▸ **ENTRIES SUPPLIED**
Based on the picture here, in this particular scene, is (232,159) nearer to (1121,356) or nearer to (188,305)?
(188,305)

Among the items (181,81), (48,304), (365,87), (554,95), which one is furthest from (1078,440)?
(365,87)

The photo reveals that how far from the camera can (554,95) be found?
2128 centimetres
==
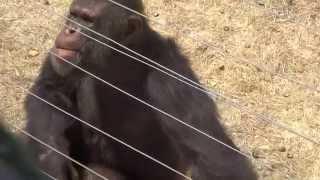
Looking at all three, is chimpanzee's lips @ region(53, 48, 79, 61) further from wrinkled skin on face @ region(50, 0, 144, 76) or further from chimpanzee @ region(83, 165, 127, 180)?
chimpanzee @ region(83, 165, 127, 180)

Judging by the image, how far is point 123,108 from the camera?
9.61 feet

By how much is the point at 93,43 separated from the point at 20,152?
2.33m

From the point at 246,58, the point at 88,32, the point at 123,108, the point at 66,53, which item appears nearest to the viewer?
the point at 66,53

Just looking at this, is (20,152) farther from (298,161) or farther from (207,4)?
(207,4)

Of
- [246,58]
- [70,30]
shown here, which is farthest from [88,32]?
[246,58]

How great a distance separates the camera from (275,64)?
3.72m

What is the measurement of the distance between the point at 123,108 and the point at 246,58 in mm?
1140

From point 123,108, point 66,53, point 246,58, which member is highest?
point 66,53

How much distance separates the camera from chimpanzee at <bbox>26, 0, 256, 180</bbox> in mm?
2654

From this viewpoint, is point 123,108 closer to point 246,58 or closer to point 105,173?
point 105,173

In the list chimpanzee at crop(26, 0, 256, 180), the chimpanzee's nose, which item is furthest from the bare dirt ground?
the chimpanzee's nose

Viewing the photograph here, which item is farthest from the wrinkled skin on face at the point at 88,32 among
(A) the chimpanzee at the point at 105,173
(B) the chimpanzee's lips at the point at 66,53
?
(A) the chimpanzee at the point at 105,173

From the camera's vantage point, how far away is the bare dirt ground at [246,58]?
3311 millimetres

▸ **TASK TO CARRY OUT**
Output the rows again word for word, starting at the line containing "In the list" and ending at the line containing "3311 millimetres", with both of those lines included.

▸ **OUTPUT BELOW**
In the list chimpanzee at crop(26, 0, 256, 180), the chimpanzee's nose, which item is furthest from the bare dirt ground?
the chimpanzee's nose

Viewing the photograph here, which item is farthest from the wrinkled skin on face at the point at 88,32 among
(A) the chimpanzee at the point at 105,173
(B) the chimpanzee's lips at the point at 66,53
?
(A) the chimpanzee at the point at 105,173

From the camera's vantage point, how far away is the bare dirt ground at [246,58]?
3311 millimetres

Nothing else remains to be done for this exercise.